Открывает глаза, мутно смотрит на меня. Прижимает мою руку к своему лицу и немного поворачивает голову, целуя пальцы.
— Что имеем — не храним, — добавляет, снова прикрыв глаза. — Так в чем же дело на самом деле, Тась?
— В доверии, которое ты обманул, — отвечаю тихо и моргаю, роняя слезы на щеки. Веду большим пальцем, касаясь его гладко выбритой кожи. — Я так не смогу. Не смогу каждый день ждать, когда это повторится.

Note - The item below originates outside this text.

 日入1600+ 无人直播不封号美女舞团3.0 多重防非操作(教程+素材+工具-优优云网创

— Никогда, — заверяет горячо, но его слова не находят внутри меня отклика. — Ты знаешь, я из тех, кто учится на своих ошибках.

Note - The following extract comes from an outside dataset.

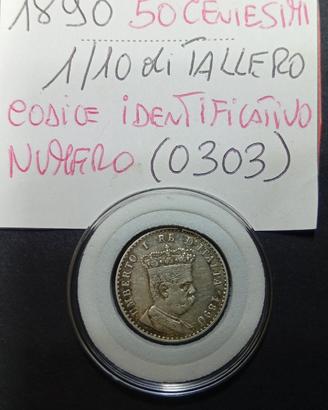 50 Cent. (RARA) da 1/10 di TALLERO del 1890 Colon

— Твоей следующей жене повезет больше, чем мне, — грустно улыбаюсь.
— Тась, — сводит брови к переносице и выглядит так трогательно, стоя передо мной на коленях, что появляется обманчивое чувство, что в самом деле можно что-то починить.
Но правда в том, что мне по-прежнему холодно. Рядом с ним мне не хочется раздеться. Рядом с ним не дыхание перехватывает, а грудь сдавливает. Сердце не больше становится, а сморщивается в уродливый комок. Мне больно рядом с ним.
— На обломках счастья не построишь, — отвечаю на немой вопрос в его взгляде. — Хватит мучить и меня, и себя.
— Считаешь наш брак мукой?
— Общение с Викторией плохо на тебе отразилось. Все слова ты выворачиваешь наизнанку, — хмурюсь и убираю руку, но он перехватывает ее и снова прикладывает к своему лицу.
— Ответь. Мучилась? Страдала? Лямку тянула?
— Да нет же, глупый, — удрученно вздыхаю. — Ты забываешь, что это не я себе любовника завела.
— А хотела бы?
— Нет, — удивляюсь и отрицательно покачиваю головой. — Я даже не думала в этом направлении. И не смотрела по сторонам, пытаясь найти в незнакомцах того, что не хватает в тебе.
— Чего не хватало?
— Поздно делать работу над ошибками, Рус.
— Хочу знать. И сделать выводы.
— Ты был прав, когда говорил, что твое возвращение домой не вызывало у меня эмоций. Я очень долго дарила тебе тепло и ласку, не получая ничего взамен. Все резервы исчерпаны. Для тебя у меня ничего не осталось, ты выжал из меня все до остатка. Ты был потребителем.